§ **BRIEF**:
Word for word, transcribe every line below.
───
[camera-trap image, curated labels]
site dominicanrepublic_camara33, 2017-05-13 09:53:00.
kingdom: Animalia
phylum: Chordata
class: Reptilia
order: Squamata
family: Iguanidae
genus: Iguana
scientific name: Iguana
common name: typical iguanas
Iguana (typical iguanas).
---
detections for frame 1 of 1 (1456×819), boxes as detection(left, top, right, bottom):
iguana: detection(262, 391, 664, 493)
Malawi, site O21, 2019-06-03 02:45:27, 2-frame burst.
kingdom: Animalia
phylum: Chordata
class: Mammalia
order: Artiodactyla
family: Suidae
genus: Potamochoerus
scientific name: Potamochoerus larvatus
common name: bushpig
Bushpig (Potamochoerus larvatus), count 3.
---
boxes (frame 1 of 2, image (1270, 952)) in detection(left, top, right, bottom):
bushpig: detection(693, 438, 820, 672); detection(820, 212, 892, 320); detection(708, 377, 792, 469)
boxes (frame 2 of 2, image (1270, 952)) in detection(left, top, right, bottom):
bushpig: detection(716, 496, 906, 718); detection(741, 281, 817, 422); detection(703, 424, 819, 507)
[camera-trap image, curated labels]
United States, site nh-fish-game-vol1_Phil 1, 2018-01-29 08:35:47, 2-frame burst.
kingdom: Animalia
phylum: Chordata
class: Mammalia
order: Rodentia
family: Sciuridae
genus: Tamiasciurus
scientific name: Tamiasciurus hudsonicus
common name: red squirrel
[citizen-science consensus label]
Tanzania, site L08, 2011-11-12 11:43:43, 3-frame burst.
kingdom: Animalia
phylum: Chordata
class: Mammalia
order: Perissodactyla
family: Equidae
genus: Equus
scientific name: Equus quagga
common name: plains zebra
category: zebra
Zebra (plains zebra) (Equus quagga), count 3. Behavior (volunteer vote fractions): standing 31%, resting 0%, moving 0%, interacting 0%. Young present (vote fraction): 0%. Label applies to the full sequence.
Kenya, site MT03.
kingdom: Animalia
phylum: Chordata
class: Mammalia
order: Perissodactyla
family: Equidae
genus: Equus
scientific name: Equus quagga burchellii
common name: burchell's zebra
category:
───
§ **REPLY**:
[camera-trap image, curated labels]
site dominicanrepublic_camara33, 2017-05-13 09:53:00.
kingdom: Animalia
phylum: Chordata
class: Reptilia
order: Squamata
family: Iguanidae
genus: Iguana
scientific name: Iguana
common name: typical iguanas
Iguana (typical iguanas).
---
detections for frame 1 of 1 (1456×819), boxes as detection(left, top, right, bottom):
iguana: detection(262, 391, 664, 493)
Malawi, site O21, 2019-06-03 02:45:27, 2-frame burst.
kingdom: Animalia
phylum: Chordata
class: Mammalia
order: Artiodactyla
family: Suidae
genus: Potamochoerus
scientific name: Potamochoerus larvatus
common name: bushpig
Bushpig (Potamochoerus larvatus), count 3.
---
boxes (frame 1 of 2, image (1270, 952)) in detection(left, top, right, bottom):
bushpig: detection(693, 438, 820, 672); detection(820, 212, 892, 320); detection(708, 377, 792, 469)
boxes (frame 2 of 2, image (1270, 952)) in detection(left, top, right, bottom):
bushpig: detection(716, 496, 906, 718); detection(741, 281, 817, 422); detection(703, 424, 819, 507)
[camera-trap image, curated labels]
United States, site nh-fish-game-vol1_Phil 1, 2018-01-29 08:35:47, 2-frame burst.
kingdom: Animalia
phylum: Chordata
class: Mammalia
order: Rodentia
family: Sciuridae
genus: Tamiasciurus
scientific name: Tamiasciurus hudsonicus
common name: red squirrel
[citizen-science consensus label]
Tanzania, site L08, 2011-11-12 11:43:43, 3-frame burst.
kingdom: Animalia
phylum: Chordata
class: Mammalia
order: Perissodactyla
family: Equidae
genus: Equus
scientific name: Equus quagga
common name: plains zebra
category: zebra
Zebra (plains zebra) (Equus quagga), count 3. Behavior (volunteer vote fractions): standing 31%, resting 0%, moving 0%, interacting 0%. Young present (vote fraction): 0%. Label applies to the full sequence.
Kenya, site MT03.
kingdom: Animalia
phylum: Chordata
class: Mammalia
order: Perissodactyla
family: Equidae
genus: Equus
scientific name: Equus quagga burchellii
common name: burchell's zebra
category:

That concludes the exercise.